For 16 years Douglass edited an influential black newspaper and became internationally recognized as a very influential figure in the Abolitionist Movement. He even had his own newspaper, after he bought a printing press. During their marriage, most of the work he and Anna did was helping people in the underground railroad. But before that, he spent two years in Europe to avoid being re-enslaved. In Western European countries such as, England and Ireland, Douglass gave speeches and sold copies of his first book Narrative of the Life of Frederick Douglass. Eventually his freedom was bought by abolitionists and he returned a legally free man to the United States. Why Anna didn’t (or couldn’t?) buy his freedom, is not clear. When he returned, he, they moved to Rochester, NY. It was there that he became heavily involved in the women’s rights movement (the first wave of feminism), along with supporting abolitionist political parties and groups. Douglass was basically the MLK of the Abolitionist Movement. He moved to Washington D.C. and met with President Abraham Lincoln once he heard his sons and other African American soldiers in the U.S. army were not being treated or paid fairly. And after the time of Reconstruction, he was an adviser under five U.S. presidents. Douglass used his statesmanship to advocate for the rights of African Americans and women’s rights.

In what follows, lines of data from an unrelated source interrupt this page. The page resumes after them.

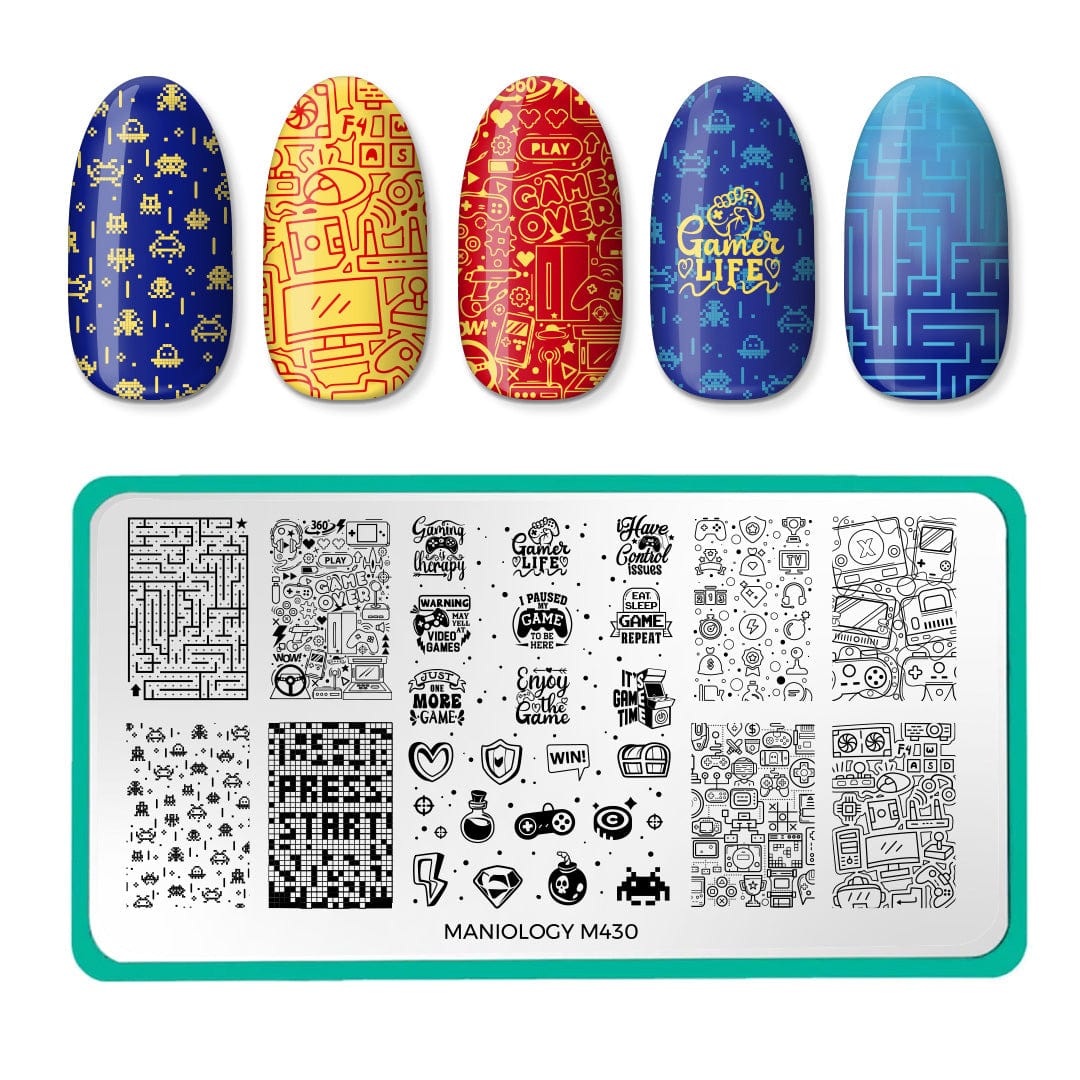 Gaming Stamping Plates Master List – Nerd Life Nails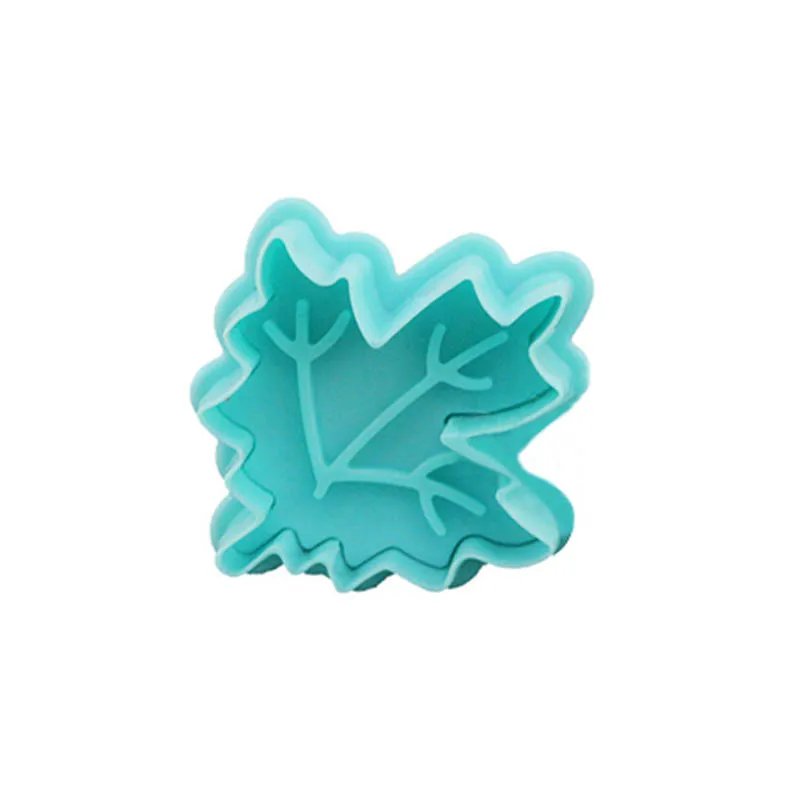4Pcs Cookie Cutters Food Grade Baking Accessories Leaves Shape Cake Decorating Tools Embossing Mould Plastic Roasting Tool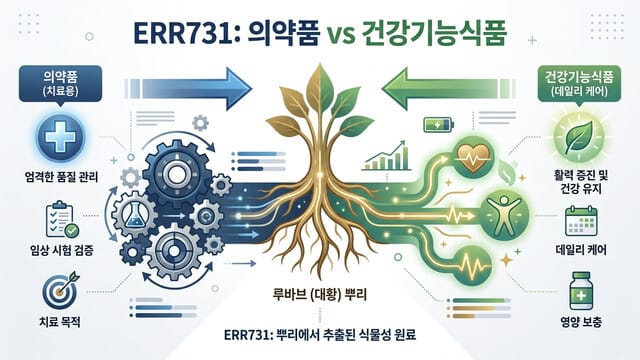 ERR731(이알알 731) 처방 필요성 확인｜의약품과 건강기능식품의 결정적 차이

Douglass lived a very hard, but interesting life. He was insightful, eloquent, and authentic. That’s why he became such a famous orator. He was never afraid to be himself.

We have to keep the memory of other Black American legacies alive, besides Martin Luther King, Jr. Obviously, I'm not saying "oh, forget about MLK." But there are endless African American citizens who contributed to the history and progress of America. We should know more about other African American heroes then just the fact that they existed and did “an amazing job.”